CNN contacted Chevron for comment but has not received a response.

The change has proved costly because Venezuela lost one of its few remaining sources of legitimate income. As a result, the government is now forced to sell even more oil on the black market at a discount to evade US government sanctions, one of the economists in Caracas told CNN.

The future is crypto

To make up for the missing income, the government recently allowed private companies to sell cryptocurrencies in exchange for the depreciated bolivar, with exchange houses openly supported by a new crypto-managing regulator, the National Superintendence of Crypto Assets, known as Sunacrip.

Last year, Reuters reported that the government was preparing to increase usage of crypto assets in its oil exports to overcome the US sanctions. According to the specialized data collector Chainanalysis, Venezuela is second only to Brazil for crypto adoption rates in Latin America.

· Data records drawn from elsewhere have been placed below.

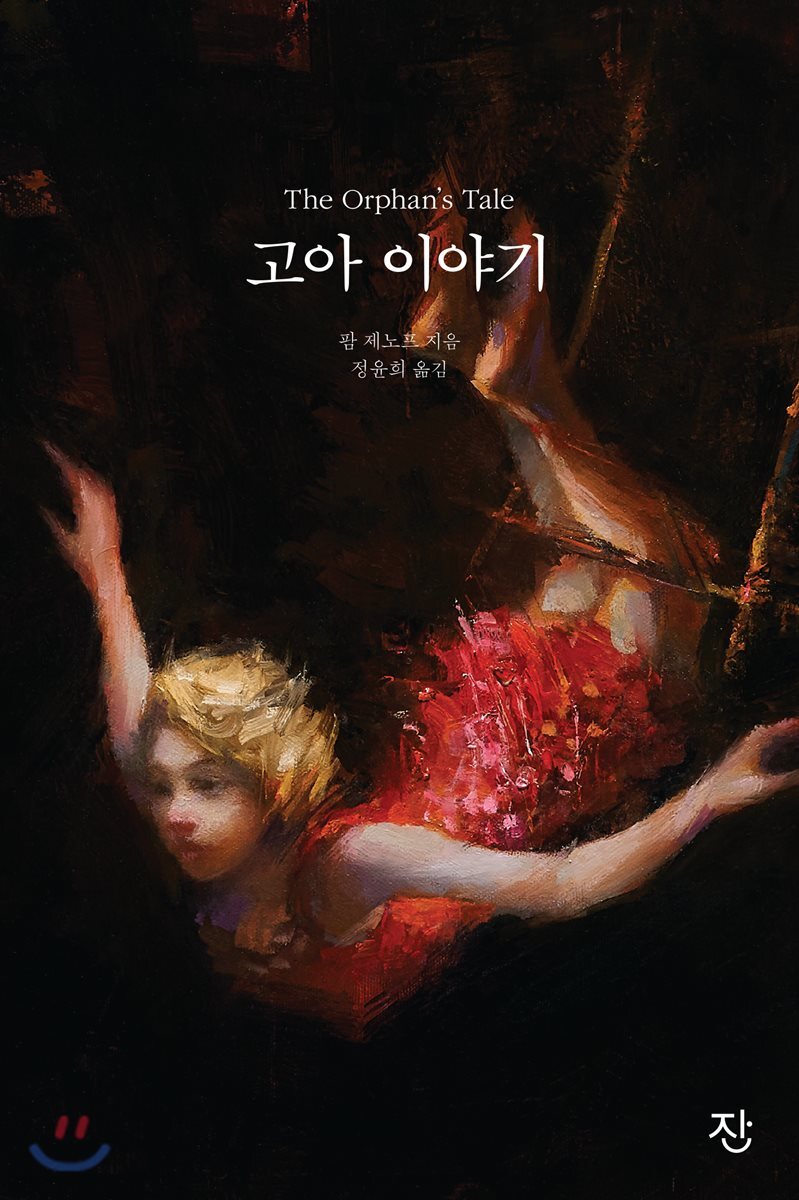 [대여] 고아 이야기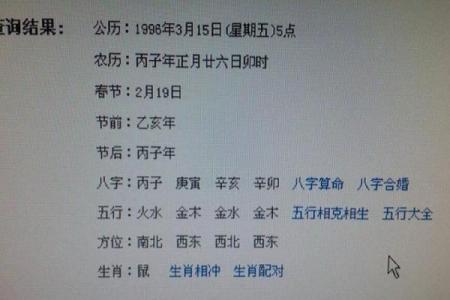 农历1998年6月22日7点的八字算命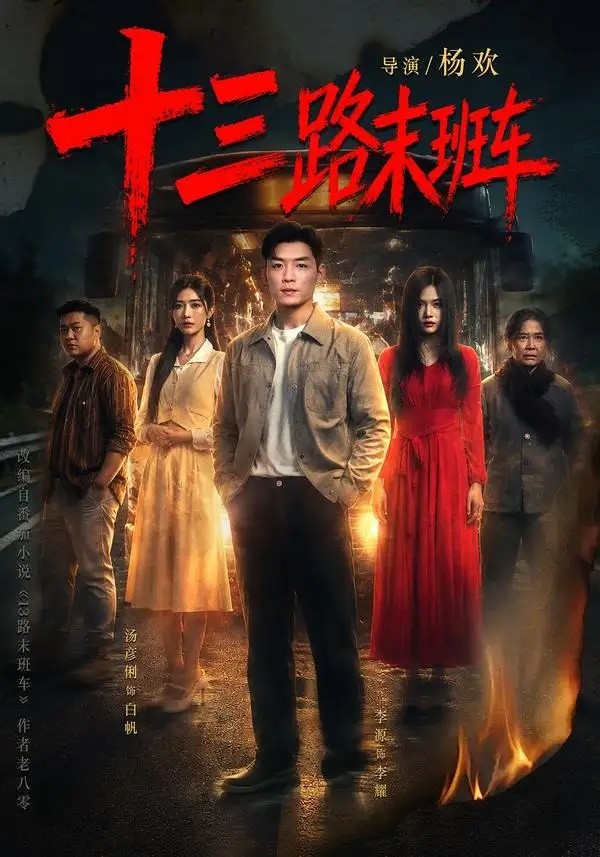 十三路末班车(95集)李源&汤彦俐-初遇资源网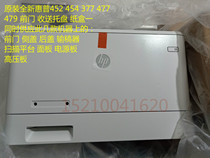 Apply HP 477 front M452DN M452DN 452DW 452DW M377DW M479 M479 One front door side cover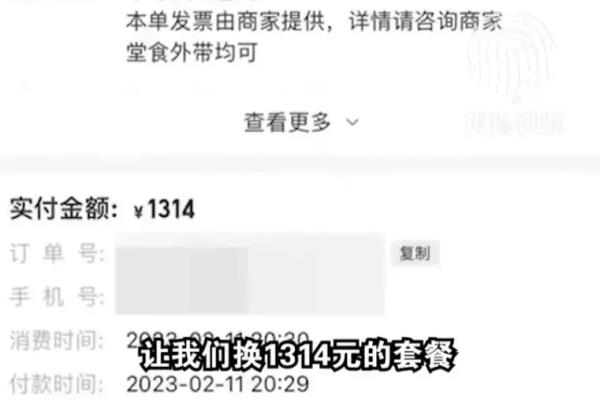 女子点1314元套餐被吐槽小气,转播量对餐厅影响非常大.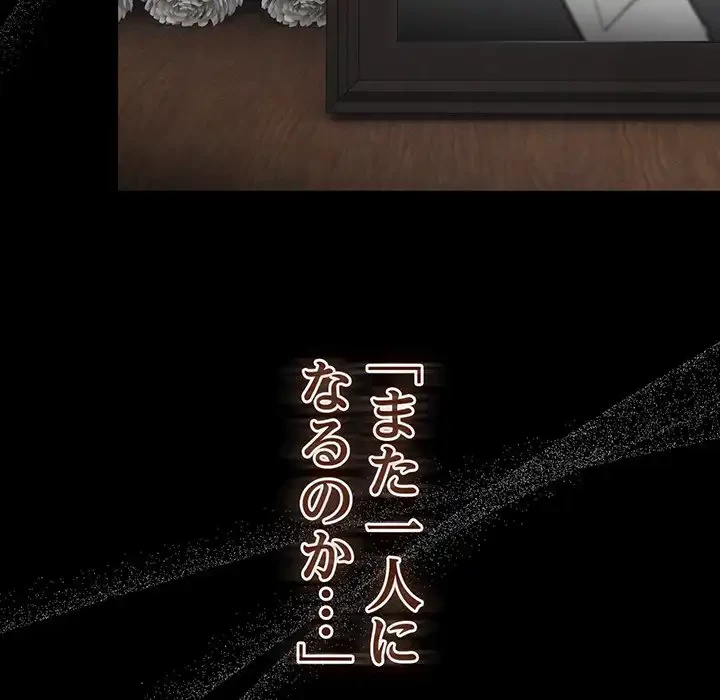 大好きだけど大嫌い！ 第14話 - 104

Today, thousands of Venezuelans – from corporate bankers to retirees – regularly purchase US dollars on Binance, the world’s largest crypto exchange. It is even common to see shoppers at grocery stores trading currencies in the checkout lines.

Not everyone has embraced the new normal. “Sending money to Venezuela has always been a mess,” said Mejias, the architect in Colombia. “Now it’s even more confusing to understand what rate is good and what is not, and for old people like my parents, even more.”